▸ **Directions**:
Reproduce the text on closing a home loan word for word, starting at "All the prep" and ending at "want to see.".

All the prep work has been done and your lender has told you your closing papers are being prepared and delivered to your escrow officer or settlement agent. A lot was said and done since the time you first spoke with a loan officer and began asking a series of questions on qualifying, applying for a loan, closing costs, pretty much every question you could possibly ask. After you submitted your application and provided the lender with needed documentation, you requested and received your preapproval letter. This is the letter that all sellers in today’s environment want to see.
Depending upon your local market and how many days homes are listed on the market before sale, your search for a home could take a couple of weeks to a couple of months. Once you finally find the perfect home, you make an offer, it’s accepted, and the clock begins to tick. Your sales contract will have a closing date prominently listed on the first page and it’s time to go to work. Your lender receives a copy of the sales contract and begins processing and approving your loan. For many contracts, a 30-45 day closing period is common.
Your lender orders services from various third parties such as your appraisal and title work among a host of other needed services. Once all the required documents are in the file, the loan is transferred over to the underwriting department which verifies the loan file meets all the approval requirements for the selected loan. Once that determination is made, your loan is electronically submitted to your settlement agent.
The settlement agent will then prepare an estimated settlement statement, commonly referred to in the industry as the HUD-1, today the statement is referred to as the Closing Disclosure. This statement will show how much you’re going to borrow and how much you’re going to need to bring to closing. Just as with the initial closing cost estimate you received from your lender, each individual charge is itemized on the statement for you to review.

▸ **Extracted entries**:
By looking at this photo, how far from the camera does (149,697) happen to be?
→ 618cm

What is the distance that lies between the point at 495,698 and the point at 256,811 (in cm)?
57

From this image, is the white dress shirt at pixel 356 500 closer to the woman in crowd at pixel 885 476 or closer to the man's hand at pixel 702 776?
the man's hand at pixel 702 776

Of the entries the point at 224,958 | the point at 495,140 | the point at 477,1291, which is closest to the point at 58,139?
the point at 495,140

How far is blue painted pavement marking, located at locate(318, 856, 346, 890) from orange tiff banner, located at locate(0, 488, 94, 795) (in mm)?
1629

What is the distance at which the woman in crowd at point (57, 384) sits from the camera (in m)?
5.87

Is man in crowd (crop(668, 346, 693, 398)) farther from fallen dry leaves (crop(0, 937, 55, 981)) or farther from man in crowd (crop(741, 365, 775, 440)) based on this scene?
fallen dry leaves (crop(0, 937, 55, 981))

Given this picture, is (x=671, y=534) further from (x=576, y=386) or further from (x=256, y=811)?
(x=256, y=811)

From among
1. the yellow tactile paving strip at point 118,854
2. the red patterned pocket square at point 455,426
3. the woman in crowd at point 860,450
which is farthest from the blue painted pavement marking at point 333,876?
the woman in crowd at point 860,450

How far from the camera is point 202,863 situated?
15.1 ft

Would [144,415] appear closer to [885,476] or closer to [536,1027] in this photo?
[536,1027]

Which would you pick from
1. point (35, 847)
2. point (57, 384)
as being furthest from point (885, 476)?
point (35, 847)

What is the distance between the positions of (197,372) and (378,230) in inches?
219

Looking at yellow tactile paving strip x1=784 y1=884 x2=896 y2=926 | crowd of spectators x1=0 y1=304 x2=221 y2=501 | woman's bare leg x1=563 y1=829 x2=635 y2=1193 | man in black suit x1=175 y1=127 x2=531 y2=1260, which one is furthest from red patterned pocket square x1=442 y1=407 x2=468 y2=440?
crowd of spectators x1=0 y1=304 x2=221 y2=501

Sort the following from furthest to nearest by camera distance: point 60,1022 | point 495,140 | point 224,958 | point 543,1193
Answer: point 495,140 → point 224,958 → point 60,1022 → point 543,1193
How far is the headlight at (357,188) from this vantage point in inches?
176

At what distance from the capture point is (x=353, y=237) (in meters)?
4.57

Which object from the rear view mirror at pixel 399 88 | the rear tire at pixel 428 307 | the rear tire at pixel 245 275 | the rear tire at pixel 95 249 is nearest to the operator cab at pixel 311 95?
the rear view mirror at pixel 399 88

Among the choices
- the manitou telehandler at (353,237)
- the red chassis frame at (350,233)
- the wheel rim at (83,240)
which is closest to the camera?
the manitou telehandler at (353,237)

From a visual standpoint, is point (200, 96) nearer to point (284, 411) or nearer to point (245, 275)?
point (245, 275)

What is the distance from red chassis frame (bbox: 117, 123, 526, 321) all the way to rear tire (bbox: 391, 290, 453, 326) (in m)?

▸ **Solution to the problem**:
All the prep work has been done and your lender has told you your closing papers are being prepared and delivered to your escrow officer or settlement agent. A lot was said and done since the time you first spoke with a loan officer and began asking a series of questions on qualifying, applying for a loan, closing costs, pretty much every question you could possibly ask. After you submitted your application and provided the lender with needed documentation, you requested and received your preapproval letter. This is the letter that all sellers in today’s environment want to see.